WASHINGTON – The number of grandparents who are raising their grandchildren is going up, and increasingly it's because their own children are addicted to heroin or prescription drugs, or have died from an overdose. For some, it's a challenge with little help available.

In 2005, 2.5 million children were living with grandparents who were responsible for their care. By 2015, that number had risen to 2.9 million.

Child welfare officials say drug addiction, especially to opioids, is behind much of the rise in the number of grandparents raising their grandchildren, just as it was during the crack cocaine epidemic of the 1980s and '90s. An estimated 2.4 million people were addicted to opioids at last count.

Caseworkers in many states say a growing number of children are neglected or abandoned by parents who are addicted. That has forced them to take emergency steps to handle a growing crisis in foster care — and often to turn first to grandparents for help.

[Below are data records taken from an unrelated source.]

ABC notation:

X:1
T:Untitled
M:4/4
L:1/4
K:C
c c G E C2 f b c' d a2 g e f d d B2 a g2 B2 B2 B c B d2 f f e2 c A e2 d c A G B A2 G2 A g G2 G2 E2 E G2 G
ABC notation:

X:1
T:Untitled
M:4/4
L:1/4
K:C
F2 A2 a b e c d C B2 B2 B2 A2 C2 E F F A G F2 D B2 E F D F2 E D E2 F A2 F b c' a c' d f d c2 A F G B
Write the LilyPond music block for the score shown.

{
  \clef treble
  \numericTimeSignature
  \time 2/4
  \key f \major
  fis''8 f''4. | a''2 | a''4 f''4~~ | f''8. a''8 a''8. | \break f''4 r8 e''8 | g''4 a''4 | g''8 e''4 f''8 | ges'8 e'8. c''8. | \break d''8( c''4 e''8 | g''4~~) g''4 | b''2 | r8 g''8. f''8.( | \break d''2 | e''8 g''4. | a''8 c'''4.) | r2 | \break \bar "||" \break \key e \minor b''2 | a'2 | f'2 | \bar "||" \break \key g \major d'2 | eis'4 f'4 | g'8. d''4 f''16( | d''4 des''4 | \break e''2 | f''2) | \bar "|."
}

"Obviously, the numbers have grown because of the current national opioid epidemic," said Maria Moissades, who heads Massachusetts' Office of the Child Advocate. "You've got grandparents who thought they were going to spend their retirement fishing and traveling. Now they're raising [as many as] five grandkids."

Federal law requires that states consider placing children with relatives in order to receive foster care and adoption assistance. And grandmothers and grandfathers often are the first — and best — choice when state and local caseworkers have to take a child out of a home and find someone else to take custody, said Angela Sausser, executive director of the Public Children Services Association of Ohio, a coalition of public child safety agencies in the state.

In some instances, caseworkers say, grandparents are also struggling with addictions. In Ohio, for instance, the opioid epidemic has grown so large that caseworkers sometimes have a hard time finding any relatives who can step up, said Kim Wilhelm, protective services administrator for Licking County Department of Job and Family Services.

For every child in foster care who has been placed with a relative, another 20 children are being raised by relatives outside the system, said Jaia Lent, deputy executive director of Generations United, a Washington, D.C.-based family research and advocacy group.

Many grandparents face a host of emotional and financial challenges in their renewed parenting role. Twenty-one percent of grandparents caring for grandchildren live below the poverty line, according to Generations United. About 39 percent are over 60 and 26 percent have a disability. And because many are not licensed in the system, they are not eligible for the same services and financial support as licensed foster parents.

"Can't y'all make it easier for grandparents? That's my request," said Dot Thibodeaux, founder of the grass-roots support group Grandparents Raising Grandchildren Information Center of Louisiana. "Most of us are on Social Security. When the family grows, the Social Security does not. You have to make do with whatever you were getting, and that's kind of hard."